Data literacy focuses on bringing the right content to the right people with the right skills, ensuring a proper handling of data related matters. Data literacy encompasses the analytical, technical, and critical thinking skills and knowledge needed by employees at every level of your company. (Cf Article Why data literacy is pivotal in untapping your data value potential)

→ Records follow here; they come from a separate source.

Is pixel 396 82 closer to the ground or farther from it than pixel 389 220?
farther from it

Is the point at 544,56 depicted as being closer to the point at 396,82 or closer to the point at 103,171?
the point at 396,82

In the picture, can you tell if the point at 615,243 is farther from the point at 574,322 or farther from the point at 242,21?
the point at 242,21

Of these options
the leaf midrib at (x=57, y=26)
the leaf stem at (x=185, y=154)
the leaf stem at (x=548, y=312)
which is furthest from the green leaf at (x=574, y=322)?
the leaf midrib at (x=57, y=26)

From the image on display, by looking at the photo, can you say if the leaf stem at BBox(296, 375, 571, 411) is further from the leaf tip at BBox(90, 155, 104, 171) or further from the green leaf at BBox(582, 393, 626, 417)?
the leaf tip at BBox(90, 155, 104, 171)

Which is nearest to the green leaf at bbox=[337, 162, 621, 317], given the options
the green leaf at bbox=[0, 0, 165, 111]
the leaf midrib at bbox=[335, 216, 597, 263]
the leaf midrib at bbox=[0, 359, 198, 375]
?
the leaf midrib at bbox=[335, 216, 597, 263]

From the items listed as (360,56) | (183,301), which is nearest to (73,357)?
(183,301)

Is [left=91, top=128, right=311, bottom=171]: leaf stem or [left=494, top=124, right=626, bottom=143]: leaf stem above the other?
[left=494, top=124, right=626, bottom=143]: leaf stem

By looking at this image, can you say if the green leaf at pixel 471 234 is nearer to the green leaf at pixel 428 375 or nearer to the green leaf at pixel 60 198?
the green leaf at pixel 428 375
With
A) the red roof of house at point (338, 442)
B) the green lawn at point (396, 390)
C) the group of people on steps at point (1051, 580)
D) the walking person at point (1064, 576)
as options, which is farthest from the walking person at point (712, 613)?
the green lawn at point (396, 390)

By providing employees the possibility to acquire the right set of skills to manage and exploit data, companies will increase their ability to leverage the full potential of their data assets. Why? Because employees at all levels will be able to understand and address the challenges of data in a knowledgeable way hence limiting the risk of inadequate actions, project failure and missed opportunities.

In summary:

1.     A Data Ecosystem is a set of functional, technological and human elements to manage the data lifecycle and create value based on data assets

2.     There are 7 dimensions that need to be addressed to design the right Data Strategy and build a strong Data Ecosystem. Failing to address all of them or focusing only on a selection of these will inevitably create holes in the overall puzzle.

3.     Dimensions are:

a.     Vision: a clear overview of the purpose of data within the company

b.     Value creation: use cases, exploitation, consumption

c.     Organization: functions, roles and responsibilities

d.     Governance: policies, principles, rules, procedures, standards

e.     Architecture: technological environnement, infrastructure, tools

f.      Culture: the ability of a company to embed and use data in the decision-making process

g.     Literacy: the analytical, technical and critical thinking skills and knowledge needed by employees at every level of a company

As I said in Episode 1, a one liner statement is only the beginning of the story. The real difficulty comes from the definition of the other dimensions of your Data Strategy. Failing to address all the dimensions will inevitably create an unbalanced data ecosystem and in turn generate inefficiencies, issues and missed data value potential.